Our professional advancement depends on us evolving our theories and concepts; and philosophy has always been the driving force behind the advancement of professions, companies, and countries. That is, we cannot move towards a goal, or even clearly define a goal, unless we know where we stand. Accordingly, the mandates of a philosophical inquiry press us to examine our cherished beliefs and concepts to determine if they are consistent with reality, allowing us to properly assess our present station and future course. Entering into such an inquiry has been difficult for our profession for many reasons. We feel that a main factor is our close chronological proximity to BJ Palmer, who is characterized as the Developer of Chiropractic. Questioning the precepts put forth by The Developer is viewed by some as heretical, and for others, this represents an appropriate philosophical process that will lead to the advancement of the chiropractic profession.

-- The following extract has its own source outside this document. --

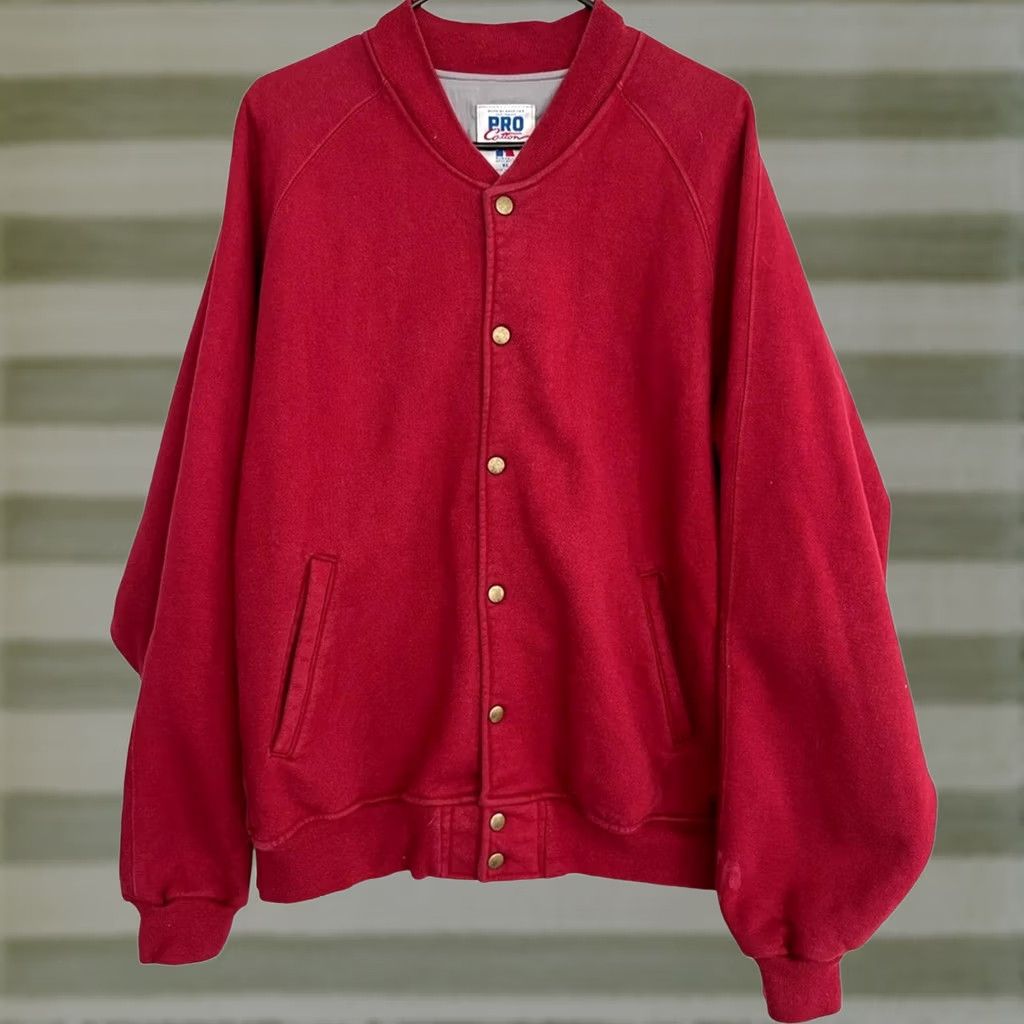 Russell Athletic VINTAGE Russell Athletic Jacket Mens XL Red 90s Pro Cotton Button Maroon Size RARE USA Size US XL / EU 56 / 4 - 1 Thumbnail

In this regard, what would happen if a philosophical inquiry demands that we modify or drop one or more of BJ Palmer’s precepts, as the process of philosophy requires, if we find inaccuracies and inconsistencies? This possibility is too much for many in our profession to bear. However, what if such an inquiry demonstrates some of Palmer’s concepts are profound and currently needed by contemporary chiropractic? In this case, avoiding a philosophical inquiry will mean that our profession will lose out on the chance to evolve.
In this paper, we endeavor to examine the concept of innate intelligence in the context of current chiropractic practice considerations. We do not propose that our conclusions are final or all-encompassing; but rather, help reflect the current state of our knowledge.